Notons également que ce modèle de production a des conséquences désastreuses sur l’environnement : érosion et appauvrissement des sols, perte de la biodiversité, pollution de l’air et des nappes phréatiques, et sur la santé des paysans, des riverains et des consommateurs. Nous revient en tête cette image particulièrement frappante de l’agriculteur muni d’un masque à gaz qui répand des pesticides, image particulièrement inquiétante quand on prend conscience que le produit de ce champ finira dans notre assiette[5]. Par ailleurs, la production d’engrais et de pesticides chimiques est particulièrement dépendante des énergies fossiles[6] et en particulier du pétrole, ce qui renforce le caractère non durable du mode de production, étant donnés le pic de production qu’atteint cette ressource et son caractère polluant.
Finalement le diagnostic dominant du problème de l’alimentation et les solutions qu’il engendre rendent les paysans dépendants d’un système régi par les profits, ce qui les rend particulièrement vulnérables et qui en fin de compte devient une des causes de la sous-alimentation. Lutter contre la faim serait alors autonomiser les producteurs afin qu’ils soient plus résilients aux chocs de ce système qu’ils ne contrôlent pas.

**Consigne**: Pourriez-vous recopier fidèlement le texte proposé en partant des mots « Finalement le diagnostic » et en vous arrêtant après « ne contrôlent pas. » ?

**Données sources**:
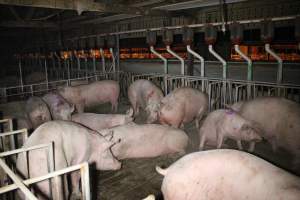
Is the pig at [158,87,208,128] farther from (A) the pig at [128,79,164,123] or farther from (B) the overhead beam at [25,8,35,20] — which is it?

**Corrigé**:
Finalement le diagnostic dominant du problème de l’alimentation et les solutions qu’il engendre rendent les paysans dépendants d’un système régi par les profits, ce qui les rend particulièrement vulnérables et qui en fin de compte devient une des causes de la sous-alimentation. Lutter contre la faim serait alors autonomiser les producteurs afin qu’ils soient plus résilients aux chocs de ce système qu’ils ne contrôlent pas.